■ **Exercise task**: Copy out each line below that contains the word "hotel". Case matters.

Dataset items:
========

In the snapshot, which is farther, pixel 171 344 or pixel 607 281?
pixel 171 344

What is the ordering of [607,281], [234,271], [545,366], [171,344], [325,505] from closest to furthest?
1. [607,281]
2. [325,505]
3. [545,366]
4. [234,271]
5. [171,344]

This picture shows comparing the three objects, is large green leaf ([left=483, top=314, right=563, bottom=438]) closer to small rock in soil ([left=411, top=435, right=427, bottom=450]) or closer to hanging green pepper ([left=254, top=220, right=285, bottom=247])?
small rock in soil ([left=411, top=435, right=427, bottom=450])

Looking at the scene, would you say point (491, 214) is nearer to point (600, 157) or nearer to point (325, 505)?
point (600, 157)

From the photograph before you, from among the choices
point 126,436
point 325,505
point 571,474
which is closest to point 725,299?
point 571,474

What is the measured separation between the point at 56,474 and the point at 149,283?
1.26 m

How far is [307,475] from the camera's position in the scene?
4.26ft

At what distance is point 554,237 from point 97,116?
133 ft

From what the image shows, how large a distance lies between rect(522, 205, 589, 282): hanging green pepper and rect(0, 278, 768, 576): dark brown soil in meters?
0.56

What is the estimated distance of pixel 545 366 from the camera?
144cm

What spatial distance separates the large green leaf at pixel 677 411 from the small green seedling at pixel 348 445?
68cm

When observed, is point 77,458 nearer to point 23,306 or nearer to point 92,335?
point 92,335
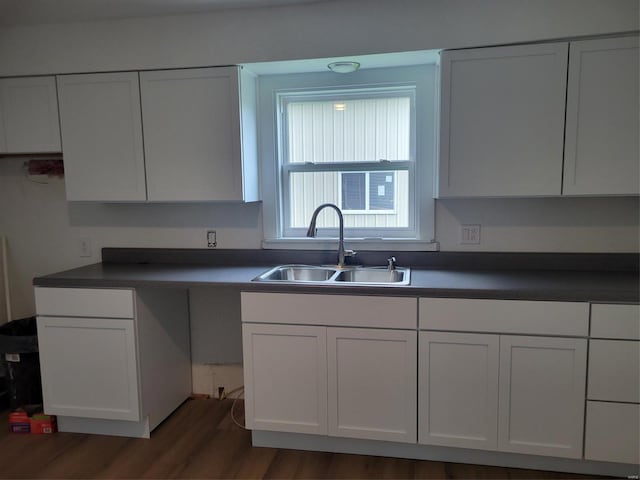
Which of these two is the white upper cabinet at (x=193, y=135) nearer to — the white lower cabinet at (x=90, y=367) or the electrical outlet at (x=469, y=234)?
the white lower cabinet at (x=90, y=367)

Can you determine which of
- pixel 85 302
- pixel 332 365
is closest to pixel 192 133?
pixel 85 302

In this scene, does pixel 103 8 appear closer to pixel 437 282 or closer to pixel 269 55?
pixel 269 55

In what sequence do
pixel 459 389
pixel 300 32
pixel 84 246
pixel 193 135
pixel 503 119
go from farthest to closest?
pixel 84 246 < pixel 193 135 < pixel 300 32 < pixel 503 119 < pixel 459 389

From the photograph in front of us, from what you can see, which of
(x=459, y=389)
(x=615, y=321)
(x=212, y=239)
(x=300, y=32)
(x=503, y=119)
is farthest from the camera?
(x=212, y=239)

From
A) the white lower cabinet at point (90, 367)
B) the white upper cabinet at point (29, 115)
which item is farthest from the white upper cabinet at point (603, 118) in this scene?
the white upper cabinet at point (29, 115)

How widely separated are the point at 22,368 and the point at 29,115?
4.52 ft

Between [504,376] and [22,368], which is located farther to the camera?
[22,368]

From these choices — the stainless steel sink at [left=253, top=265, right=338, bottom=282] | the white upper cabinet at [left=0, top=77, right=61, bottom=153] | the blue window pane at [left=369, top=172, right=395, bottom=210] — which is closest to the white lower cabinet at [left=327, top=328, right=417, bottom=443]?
the stainless steel sink at [left=253, top=265, right=338, bottom=282]

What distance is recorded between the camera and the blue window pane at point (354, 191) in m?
2.52

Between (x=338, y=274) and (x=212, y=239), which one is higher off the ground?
(x=212, y=239)

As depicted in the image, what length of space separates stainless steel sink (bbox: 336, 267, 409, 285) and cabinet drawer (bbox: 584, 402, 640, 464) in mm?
997

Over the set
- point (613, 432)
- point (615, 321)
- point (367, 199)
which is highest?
point (367, 199)

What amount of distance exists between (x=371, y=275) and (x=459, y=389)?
0.73 metres

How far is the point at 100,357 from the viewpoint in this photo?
2188mm
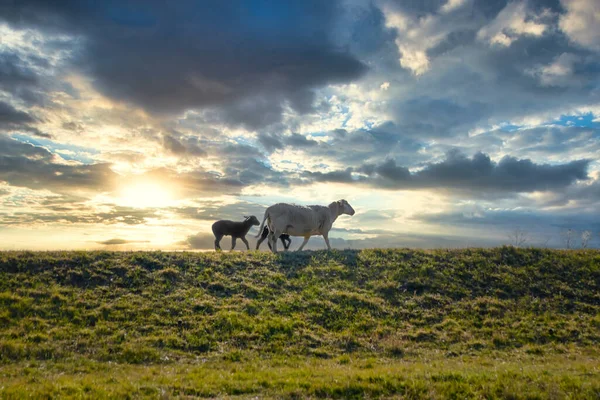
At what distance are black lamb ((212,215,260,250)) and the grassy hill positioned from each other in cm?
727

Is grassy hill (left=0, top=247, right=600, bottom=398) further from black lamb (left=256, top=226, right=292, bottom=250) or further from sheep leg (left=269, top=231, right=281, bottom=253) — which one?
black lamb (left=256, top=226, right=292, bottom=250)

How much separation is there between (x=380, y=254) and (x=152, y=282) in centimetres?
1142

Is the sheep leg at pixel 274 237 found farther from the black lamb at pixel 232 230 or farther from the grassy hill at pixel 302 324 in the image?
the black lamb at pixel 232 230

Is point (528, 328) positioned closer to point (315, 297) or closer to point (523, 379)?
point (523, 379)

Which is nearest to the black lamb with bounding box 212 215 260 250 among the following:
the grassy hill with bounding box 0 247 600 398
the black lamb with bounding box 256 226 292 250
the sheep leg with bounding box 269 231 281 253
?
the black lamb with bounding box 256 226 292 250

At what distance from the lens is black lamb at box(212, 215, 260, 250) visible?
28.8m

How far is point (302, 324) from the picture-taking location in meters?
15.0

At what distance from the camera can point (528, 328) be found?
639 inches

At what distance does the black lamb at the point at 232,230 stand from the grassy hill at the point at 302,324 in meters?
7.27

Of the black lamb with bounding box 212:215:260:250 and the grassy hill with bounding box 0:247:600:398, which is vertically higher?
the black lamb with bounding box 212:215:260:250

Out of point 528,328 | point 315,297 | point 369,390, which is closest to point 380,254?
point 315,297

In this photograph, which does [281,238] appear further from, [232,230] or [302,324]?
[302,324]

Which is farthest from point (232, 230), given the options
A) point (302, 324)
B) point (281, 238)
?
point (302, 324)

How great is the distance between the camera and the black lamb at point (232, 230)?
1134 inches
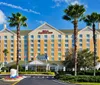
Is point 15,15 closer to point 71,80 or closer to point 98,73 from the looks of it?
point 98,73

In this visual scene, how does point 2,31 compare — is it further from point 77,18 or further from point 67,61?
point 77,18

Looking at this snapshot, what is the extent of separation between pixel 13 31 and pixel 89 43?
41.8 m

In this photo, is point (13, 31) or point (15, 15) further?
point (13, 31)

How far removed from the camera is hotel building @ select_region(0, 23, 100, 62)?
509 ft

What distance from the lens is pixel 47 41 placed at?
6220 inches

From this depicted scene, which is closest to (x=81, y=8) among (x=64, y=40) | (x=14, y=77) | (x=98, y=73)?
(x=98, y=73)

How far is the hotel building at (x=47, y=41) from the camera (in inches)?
6102

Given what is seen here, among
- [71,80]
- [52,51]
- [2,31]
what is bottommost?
[71,80]

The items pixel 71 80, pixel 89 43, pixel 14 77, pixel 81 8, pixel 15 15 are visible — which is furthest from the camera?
pixel 89 43

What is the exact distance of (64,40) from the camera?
157 meters

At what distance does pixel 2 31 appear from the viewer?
159m

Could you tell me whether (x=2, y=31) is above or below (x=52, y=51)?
above

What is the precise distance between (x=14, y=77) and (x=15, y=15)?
803 inches

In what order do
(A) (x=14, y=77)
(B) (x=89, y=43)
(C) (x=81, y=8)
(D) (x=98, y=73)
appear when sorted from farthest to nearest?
1. (B) (x=89, y=43)
2. (D) (x=98, y=73)
3. (C) (x=81, y=8)
4. (A) (x=14, y=77)
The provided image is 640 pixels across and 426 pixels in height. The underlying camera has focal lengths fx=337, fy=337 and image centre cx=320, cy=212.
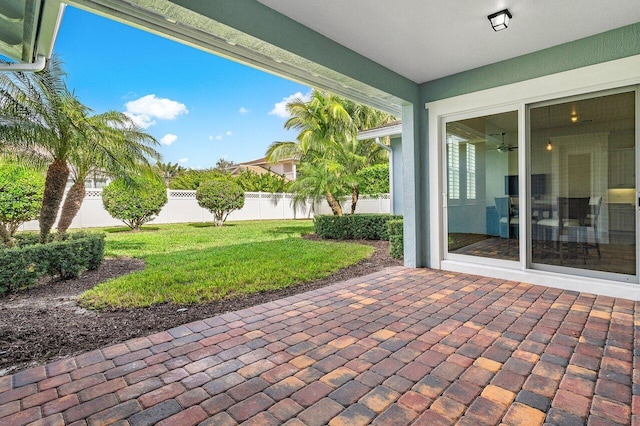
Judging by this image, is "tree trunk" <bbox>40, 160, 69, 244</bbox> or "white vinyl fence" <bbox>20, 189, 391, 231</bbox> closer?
"tree trunk" <bbox>40, 160, 69, 244</bbox>

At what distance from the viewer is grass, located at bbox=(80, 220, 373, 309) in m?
4.52

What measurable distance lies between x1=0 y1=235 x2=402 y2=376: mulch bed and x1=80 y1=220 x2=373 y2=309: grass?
0.27m

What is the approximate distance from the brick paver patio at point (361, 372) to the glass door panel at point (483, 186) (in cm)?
150

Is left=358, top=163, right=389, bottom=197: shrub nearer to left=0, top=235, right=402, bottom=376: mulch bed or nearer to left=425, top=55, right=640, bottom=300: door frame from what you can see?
left=425, top=55, right=640, bottom=300: door frame

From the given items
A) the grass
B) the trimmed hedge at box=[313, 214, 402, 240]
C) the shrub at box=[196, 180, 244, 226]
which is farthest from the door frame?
the shrub at box=[196, 180, 244, 226]

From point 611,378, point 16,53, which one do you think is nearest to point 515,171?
point 611,378

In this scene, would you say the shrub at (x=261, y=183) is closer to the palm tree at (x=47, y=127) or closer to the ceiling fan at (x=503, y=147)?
the palm tree at (x=47, y=127)

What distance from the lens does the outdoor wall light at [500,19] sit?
11.0ft

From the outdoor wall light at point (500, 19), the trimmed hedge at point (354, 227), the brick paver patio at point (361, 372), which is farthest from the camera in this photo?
the trimmed hedge at point (354, 227)

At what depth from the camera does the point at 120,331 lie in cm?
328

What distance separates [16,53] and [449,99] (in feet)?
17.4

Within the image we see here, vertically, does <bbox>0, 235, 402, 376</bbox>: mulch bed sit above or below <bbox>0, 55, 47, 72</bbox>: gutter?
below

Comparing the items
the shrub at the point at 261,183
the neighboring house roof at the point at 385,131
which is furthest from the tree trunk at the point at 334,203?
the shrub at the point at 261,183

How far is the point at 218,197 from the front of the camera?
14609 millimetres
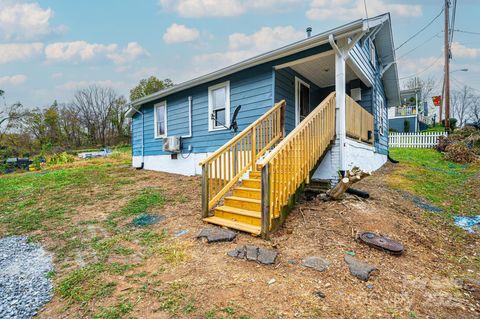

========

■ **Worked answer**:
How far removed from the camera is hotel building @ select_region(0, 23, 100, 62)?
How far is the hotel building at (x=47, y=41) from the camera (in inches)?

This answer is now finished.